Salon Sociability and State Bankruptcy: Women's diplomatic and political spaces in Denmark-Norway and abroad during the Napoleonic Wars - SALONDIPLOMACY

Navn på bevillingshaver

Kristine Dyrmann

Institution

University of Oxford

Beløb

DKK 915,385

År

2021

Bevillingstype

Visiting Fellowships at University of Oxford

Hvad?

SALONDIPLOMACY integrates Danish women in the new diplomatic history of the Napoleonic wars. This was a formative time that saw Denmark-Norway turn to active participation, state bankruptcy, and defeat in the Napoleonic wars, between 1801 and the Congress of Vienna in 1814-15. Recent research has highlighted the significance of this crisis, and of informal negotiations, in forming a new, international order after the war. SALONDIPLOMACY uncovers the interplay between sociability and diplomacy, while integrating the experiences of Denmark-Norway in a broader, transnational diplomatic history. It does so by focusing on elite women who did not have access to formal channels and may therefore provide key insights into how diplomacy and politics operate on an informal level in a time of crisis.

Hvorfor?

SALONDIPLOMACY investigates women's involvement in diplomacy and economy on an informal level in Denmark-Norway at the turn of the nineteenth century. SALONDIPLOMACY reconnects the histories of salons and diplomacy, thereby nuancing our understanding of diplomatic practices, contributing both to Danish history and to the new diplomatic history.

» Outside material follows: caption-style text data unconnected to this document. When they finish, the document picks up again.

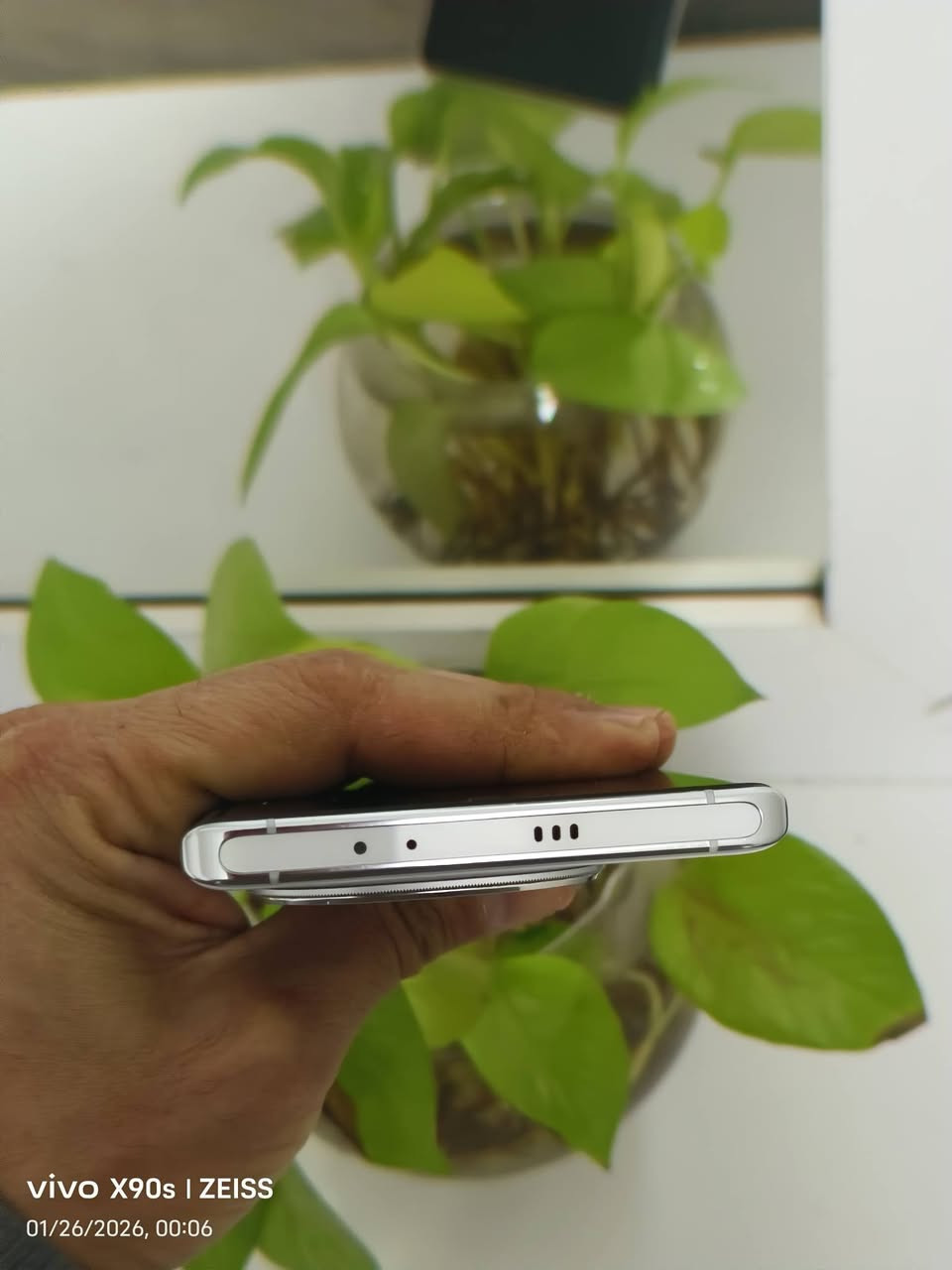 iqoo 12pro china
رام 12
ذاكره 256
بدون ملحقات 
فقد ويا 3  كفر
جهاز وتر بروف 
مواصفات معروفه باليوتيوب 
نسبه النظافه%97
توصيل موجود 
*********** واتس ابب
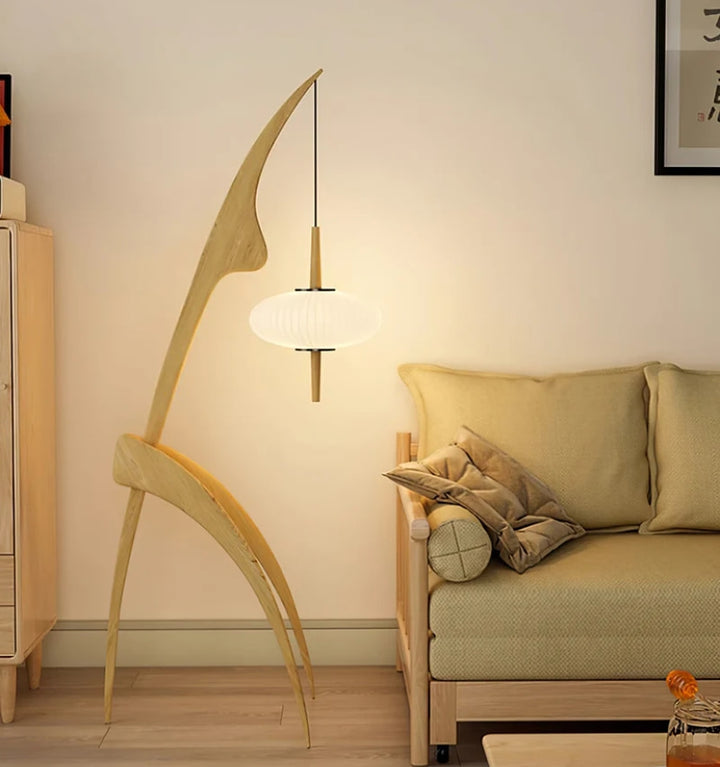 MANTE RELIGIEUSE FLOOR LAMP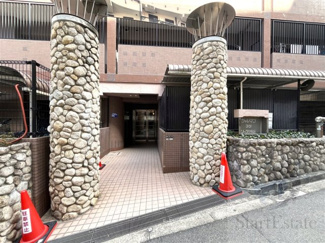 【エントランス】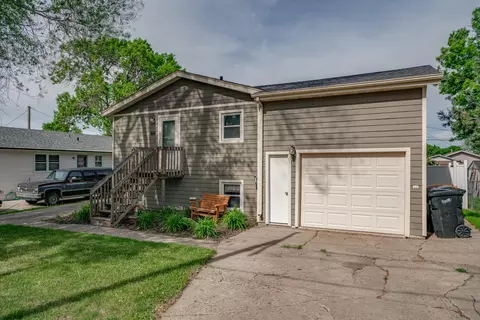610 S 12th St, Bismarck, ND 58504 photo 31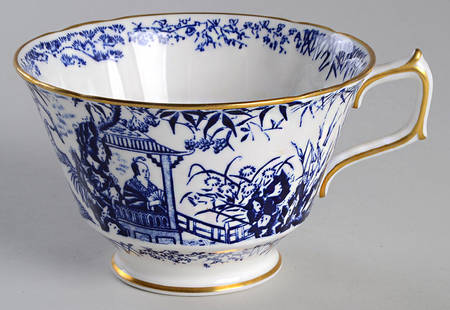Blue Mikado Oversized Cup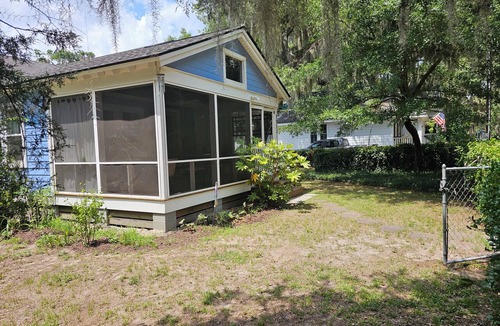 Port Royal House | My Blue Bungalow, huge porch, fenced yard, pet friendly, 30-day minimum required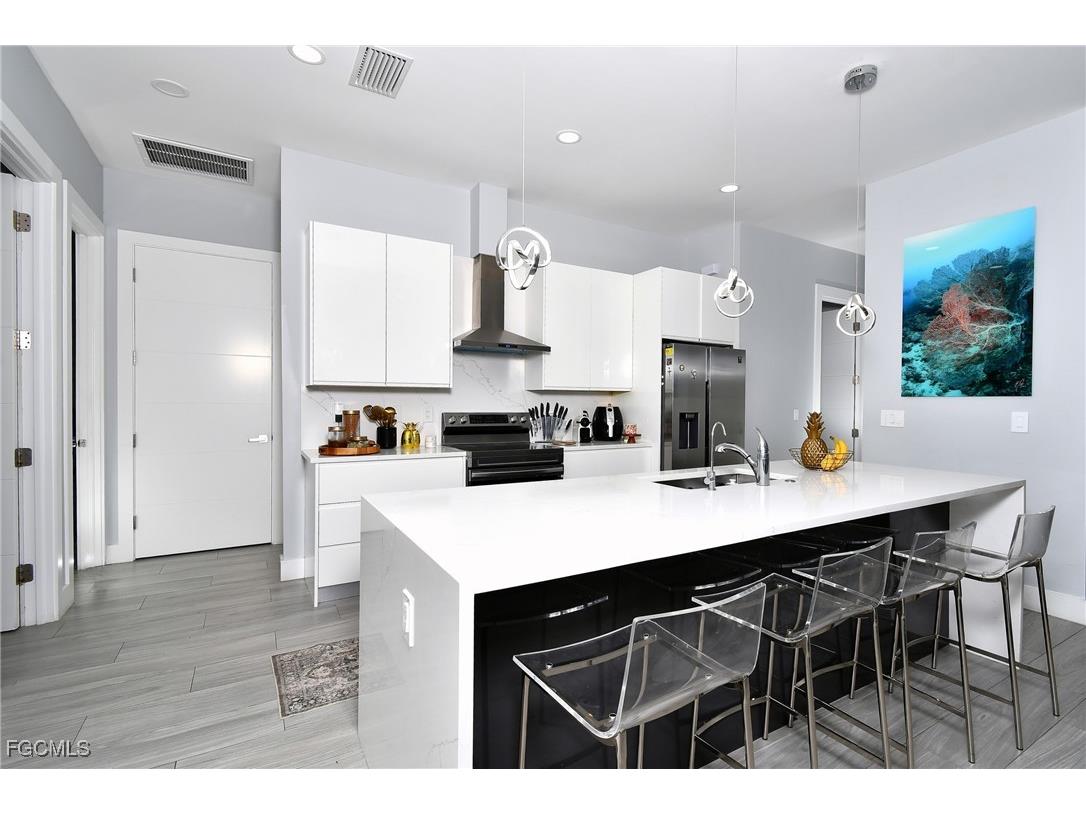 115 NW 33rd Avenue Cape Coral FL 33993 2025013243 image5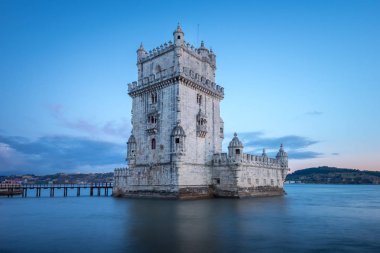 Lizbon, Portekiz 'deki Tagus Nehri üzerindeki Belem Kulesi.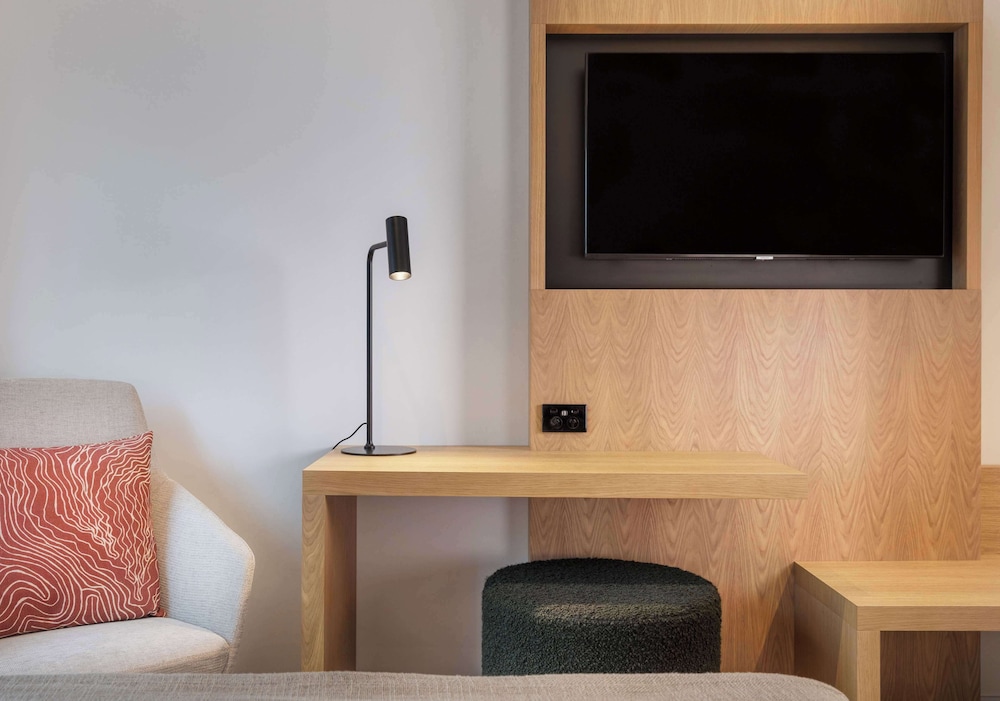 Deluxe Room, Multiple Beds - Photo 3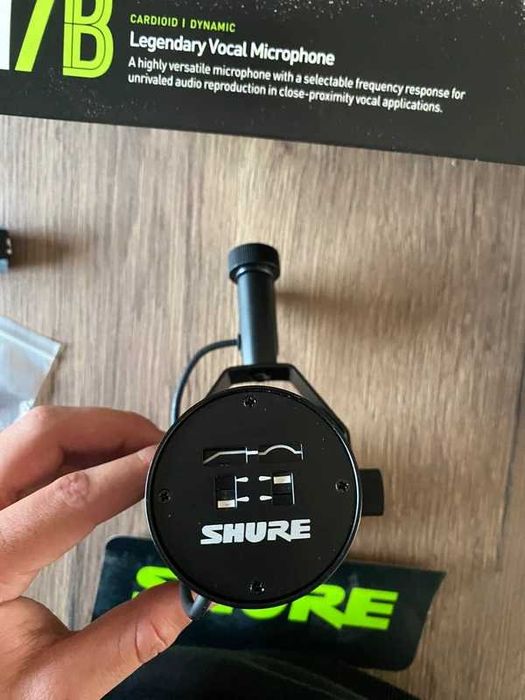 Shure SM7B - Microfone de Estúdio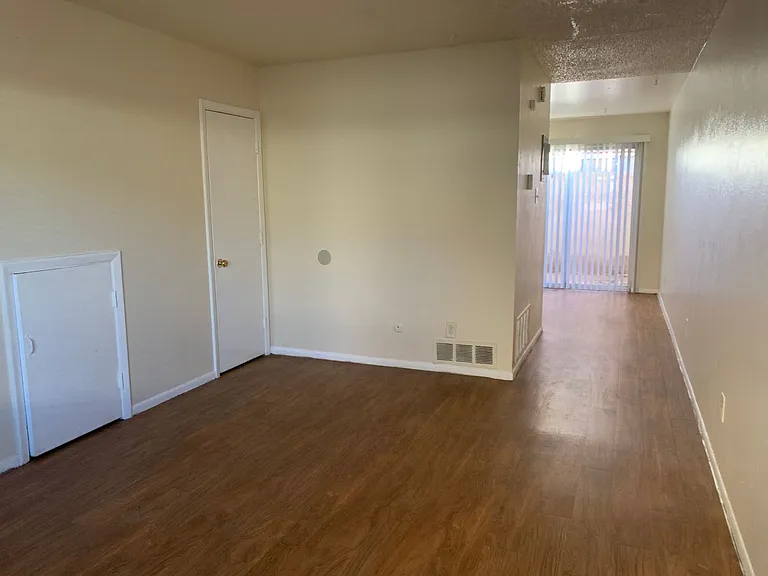 540 Madeira Dr SE — Photo 5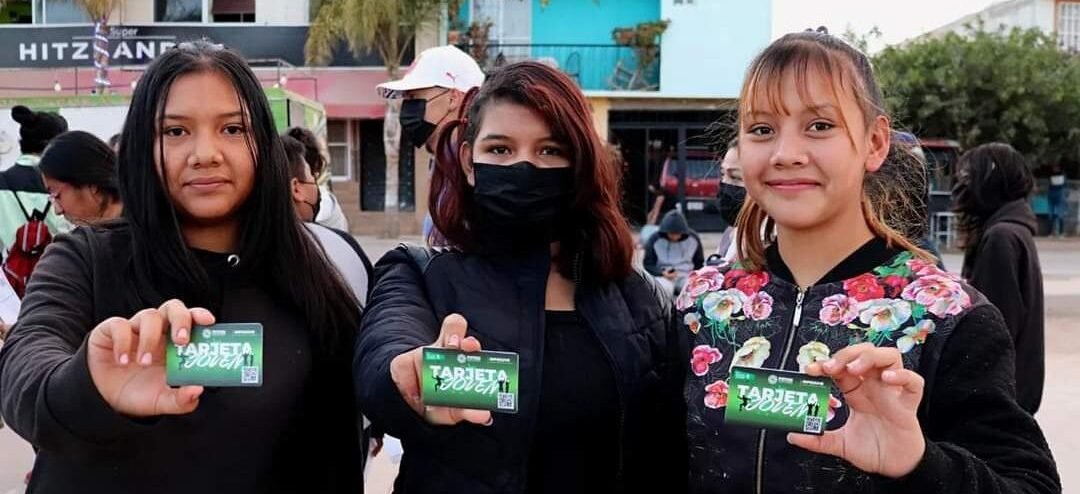 ENTREGAN MÁS DE 500 TARJETAS JÓVEN EN CIUDAD SATÉLITE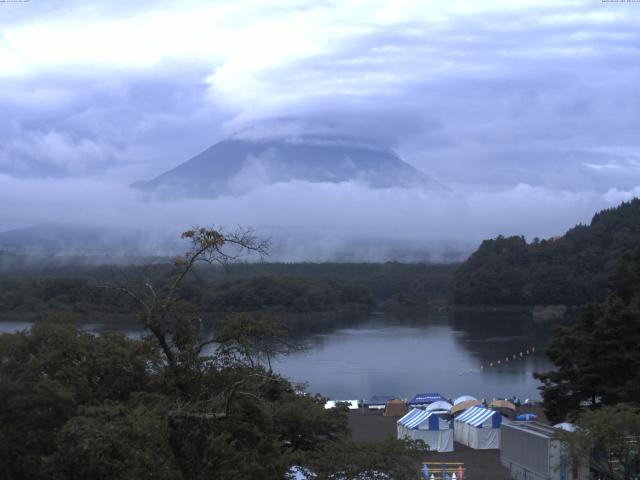 精進湖からの富士山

We still know relatively little about the role of women in diplomacy, but recent research has demonstrated the diplomatic agency of salonnières at the end of the Napoleonic wars. By examining a space often said to be "governed" by its female host - the salon - SALONDIPLOMACY bridges the fields of diplomatic history and studies of sociability and fashionable space to enhance our understanding of the cultural meanings of past social interactions.

Hvordan?

SALONDIPLOMACY analyses a range of sources (including correspondence, diplomatic reports, prints, and maps), and examines the changing dynamics of spaces of salon sociability and diplomatic negotiation during the crisis of war. It focuses on four localised case studies: 1) the Copenhagen salon of the Danish salonnière and finance minister's wife, Charlotte Schimmelmann (1757-1816): 2) the site of formal Danish political leadership during the war, the military camp at Rendsborg near the border of Schleswig-Holstein: 3) the continental spa at Bad Pyrmont, where the diplomatic and fashionable elite continued to meet in summertime during the war: and 4) the Danish representation at Vienna - the city where the final Congress of Vienna was held after the war in 1814-15.